Armstrong echoed that idea in his tweets.
"Regulation by litigation should be the last resort for the SEC, not the first," he wrote Sept. 8. "If we end up in court we may finally get the regulatory clarity the SEC refuses to provide.”
Other crypto targets
Coinbase is not the only crypto company whose interest-bearing accounts are under scrutiny. State regulators in New Jersey and Texas in July ordered BlockFi to stop selling that type of account to state residents, also on the grounds that the product represents an unregulated security. Regulators in Alabama, Kentucky and Vermont followed.
Alex Mashinsky, head of digital asset lending platform Celsius, told the Financial Times last week that Coinbase was “fighting the good fight.”
“If they lose … the SEC will get even more aggressive,” Mashinsky said. “They will draw the lines way into crypto territory.”

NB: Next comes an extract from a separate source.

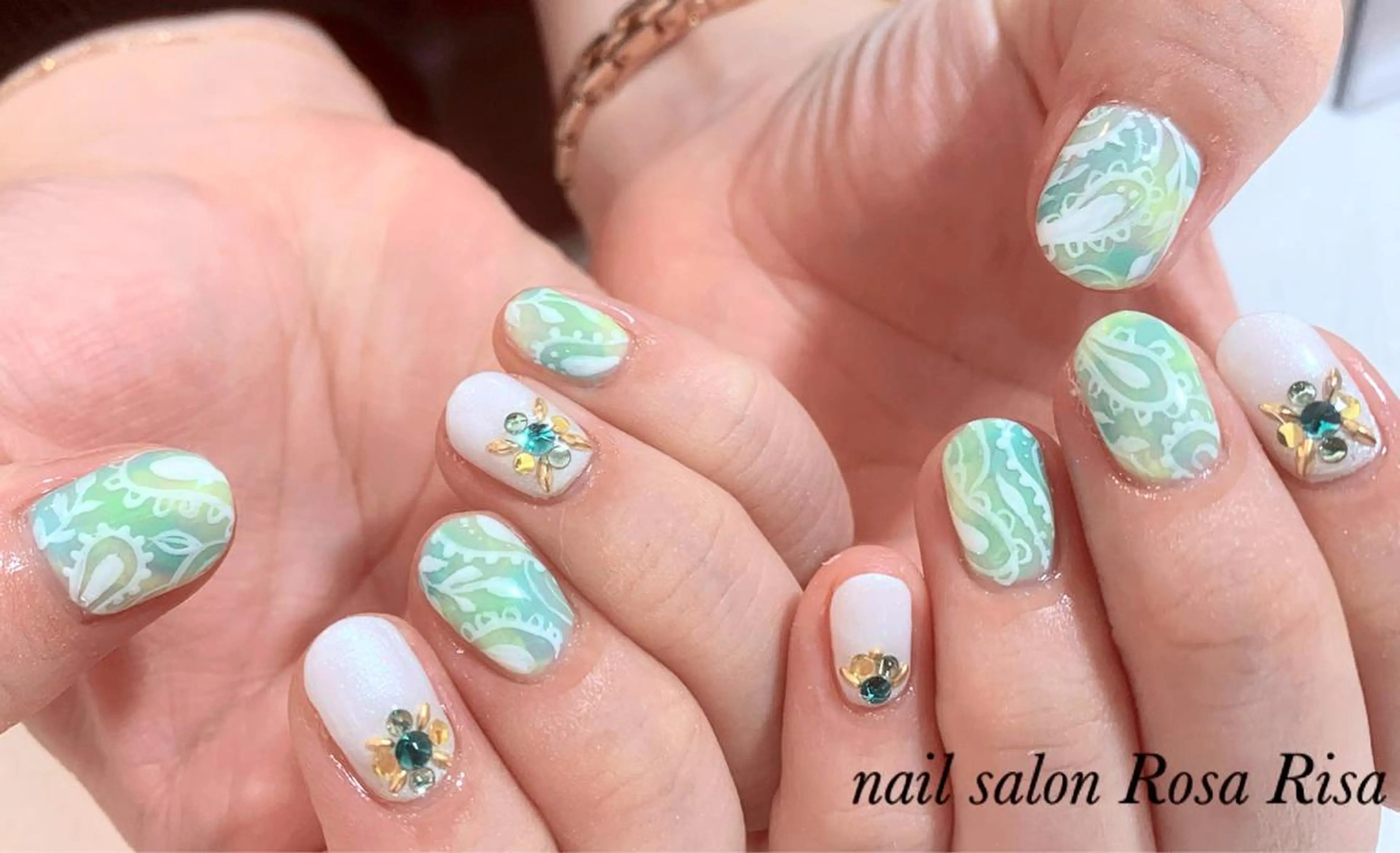 ショート ネイル フットネイル ネイルスタジオ シェイクユアハンズのネイルデザイン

Celsius on Friday also saw New Jersey and Texas officials issue orders to halt new interest-bearing accounts in those states.
Grewal said Sept. 7 that Coinbase had been communicating with the SEC for about six months regarding Lend, and that it would delay the product’s rollout until “at least October.”
Friday’s update extends that delay indefinitely, and notes that the waitlist had attracted “hundreds of thousands” of customers.
Neither a Coinbase spokesperson nor the SEC would comment on the Lend update.
How Howey may apply
At issue is how interest-bearing accounts qualify as securities. Coinbase has contended Lend doesn’t constitute an investment contract. "Customers won't be 'investing' in the program, but rather lending the [USDCoin] they hold on Coinbase's platform in connection with their existing relationship," Grewal wrote Sept. 7.
A 1946 Supreme Court case determined that an "investment contract," by the Securities Act's standard, is one in which "a person invests his money in a common enterprise and is led to expect profits solely from the efforts of the promoter or a third party."
In the case, which established the "Howey test," investors bought rows of orange trees in Florida and agreed to let the Howey Company manage the trees, harvest and sell the fruit, and give investors a share of the proceeds. By that measure, a Bloomberg op-ed writer said in July, the oranges, trees and land are not securities, but the agreement is.
Another consideration for regulators may be Lend’s tie-in with a stablecoin, which, despite its peg to national currency, resides in a regulatory gray area.
"We have a pretty strong regulatory framework around bank deposits, for example, or money market funds. That doesn’t exist really for stablecoins," Federal Reserve Chair Jerome Powell told the House Financial Services Committee in July. "If they are going to be a significant part of the payments universe — which we don’t think crypto assets will be but stablecoins might be — then we need an appropriate regulatory framework, which frankly we don’t have."
The Financial Stability Oversight Council (FSOC), incidentally, has the capacity to label stablecoins and its issuers as systemically important, which would put affected parties under the Federal Reserve’s purview.
Still another regulator, the acting chief of the Office of the Comptroller of the Currency (OCC), told the Blockchain Association on Tuesday that cryptocurrencies and decentralized finance may evolve to threaten the financial system much the way credit default swaps did ahead of the 2007-08 financial crisis.